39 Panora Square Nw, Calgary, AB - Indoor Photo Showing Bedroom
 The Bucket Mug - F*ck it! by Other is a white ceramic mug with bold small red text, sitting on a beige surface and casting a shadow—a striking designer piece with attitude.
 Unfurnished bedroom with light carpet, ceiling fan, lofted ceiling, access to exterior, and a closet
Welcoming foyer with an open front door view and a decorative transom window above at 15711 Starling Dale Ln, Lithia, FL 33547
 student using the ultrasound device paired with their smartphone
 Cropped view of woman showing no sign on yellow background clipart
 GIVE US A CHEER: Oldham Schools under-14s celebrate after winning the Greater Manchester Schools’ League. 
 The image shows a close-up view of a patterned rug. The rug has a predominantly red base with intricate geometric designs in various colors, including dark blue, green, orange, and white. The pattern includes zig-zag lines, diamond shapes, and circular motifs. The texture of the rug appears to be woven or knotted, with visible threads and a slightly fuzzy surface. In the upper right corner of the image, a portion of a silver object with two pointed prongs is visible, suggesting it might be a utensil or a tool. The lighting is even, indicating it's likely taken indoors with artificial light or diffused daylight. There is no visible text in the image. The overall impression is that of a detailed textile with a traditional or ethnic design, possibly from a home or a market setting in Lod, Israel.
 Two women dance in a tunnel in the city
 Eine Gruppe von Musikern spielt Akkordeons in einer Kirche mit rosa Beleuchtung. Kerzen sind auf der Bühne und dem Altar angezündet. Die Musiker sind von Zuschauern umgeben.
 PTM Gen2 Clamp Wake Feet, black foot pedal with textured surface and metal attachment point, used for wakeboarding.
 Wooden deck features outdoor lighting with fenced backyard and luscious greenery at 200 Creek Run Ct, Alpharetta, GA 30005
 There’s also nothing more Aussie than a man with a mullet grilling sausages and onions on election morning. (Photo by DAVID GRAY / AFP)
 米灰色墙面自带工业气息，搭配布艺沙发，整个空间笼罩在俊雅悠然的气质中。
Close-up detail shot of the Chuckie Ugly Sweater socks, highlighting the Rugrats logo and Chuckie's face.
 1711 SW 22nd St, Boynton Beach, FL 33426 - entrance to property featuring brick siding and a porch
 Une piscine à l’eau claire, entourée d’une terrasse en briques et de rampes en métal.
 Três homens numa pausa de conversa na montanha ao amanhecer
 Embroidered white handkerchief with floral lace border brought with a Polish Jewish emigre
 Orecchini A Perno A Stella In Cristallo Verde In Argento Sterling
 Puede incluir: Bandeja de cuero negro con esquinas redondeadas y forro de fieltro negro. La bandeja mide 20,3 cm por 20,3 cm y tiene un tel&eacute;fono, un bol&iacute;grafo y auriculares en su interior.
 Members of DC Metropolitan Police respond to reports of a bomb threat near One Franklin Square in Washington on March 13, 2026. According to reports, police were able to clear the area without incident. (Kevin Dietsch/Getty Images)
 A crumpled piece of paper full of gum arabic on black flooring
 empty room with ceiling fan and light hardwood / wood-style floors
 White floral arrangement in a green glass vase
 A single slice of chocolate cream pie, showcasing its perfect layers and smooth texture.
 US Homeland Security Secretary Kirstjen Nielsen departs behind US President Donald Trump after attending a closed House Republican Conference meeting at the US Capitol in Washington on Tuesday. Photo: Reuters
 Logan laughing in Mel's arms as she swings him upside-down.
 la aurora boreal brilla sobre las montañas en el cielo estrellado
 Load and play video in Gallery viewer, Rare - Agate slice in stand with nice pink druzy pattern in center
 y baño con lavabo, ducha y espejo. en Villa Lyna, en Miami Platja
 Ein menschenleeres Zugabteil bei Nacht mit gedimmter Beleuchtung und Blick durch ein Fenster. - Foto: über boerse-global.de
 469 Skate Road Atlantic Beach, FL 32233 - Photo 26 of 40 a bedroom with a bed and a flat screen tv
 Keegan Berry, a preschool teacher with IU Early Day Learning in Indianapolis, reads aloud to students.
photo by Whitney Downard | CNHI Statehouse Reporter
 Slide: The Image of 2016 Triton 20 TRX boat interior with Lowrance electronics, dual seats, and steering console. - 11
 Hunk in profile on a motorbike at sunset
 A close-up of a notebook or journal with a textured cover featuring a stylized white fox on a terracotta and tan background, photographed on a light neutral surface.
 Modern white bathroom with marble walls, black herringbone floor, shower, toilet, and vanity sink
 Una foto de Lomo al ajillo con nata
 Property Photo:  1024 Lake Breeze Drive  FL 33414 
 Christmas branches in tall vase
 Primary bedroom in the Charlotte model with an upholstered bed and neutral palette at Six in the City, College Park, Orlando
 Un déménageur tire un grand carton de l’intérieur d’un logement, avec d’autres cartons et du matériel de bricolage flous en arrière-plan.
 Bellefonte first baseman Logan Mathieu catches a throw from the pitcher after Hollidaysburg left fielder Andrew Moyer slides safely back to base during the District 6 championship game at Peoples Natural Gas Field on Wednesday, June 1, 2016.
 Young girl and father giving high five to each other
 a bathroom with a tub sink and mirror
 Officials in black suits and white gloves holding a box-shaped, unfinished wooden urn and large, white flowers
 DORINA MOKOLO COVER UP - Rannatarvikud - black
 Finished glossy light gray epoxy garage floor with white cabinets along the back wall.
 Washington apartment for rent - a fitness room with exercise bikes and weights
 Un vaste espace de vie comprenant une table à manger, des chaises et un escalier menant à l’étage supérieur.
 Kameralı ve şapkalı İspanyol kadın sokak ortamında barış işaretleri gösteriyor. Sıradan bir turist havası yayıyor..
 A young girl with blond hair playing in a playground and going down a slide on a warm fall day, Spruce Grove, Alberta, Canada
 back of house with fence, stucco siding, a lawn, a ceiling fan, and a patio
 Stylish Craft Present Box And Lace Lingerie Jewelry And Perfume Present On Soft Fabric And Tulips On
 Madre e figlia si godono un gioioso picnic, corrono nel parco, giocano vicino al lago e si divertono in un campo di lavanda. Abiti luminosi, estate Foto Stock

++++

TASK GOAL>
Only a number is wanted here: the count of lines in the data that include the word "sink".

ANSWER FOR THE TASK>
2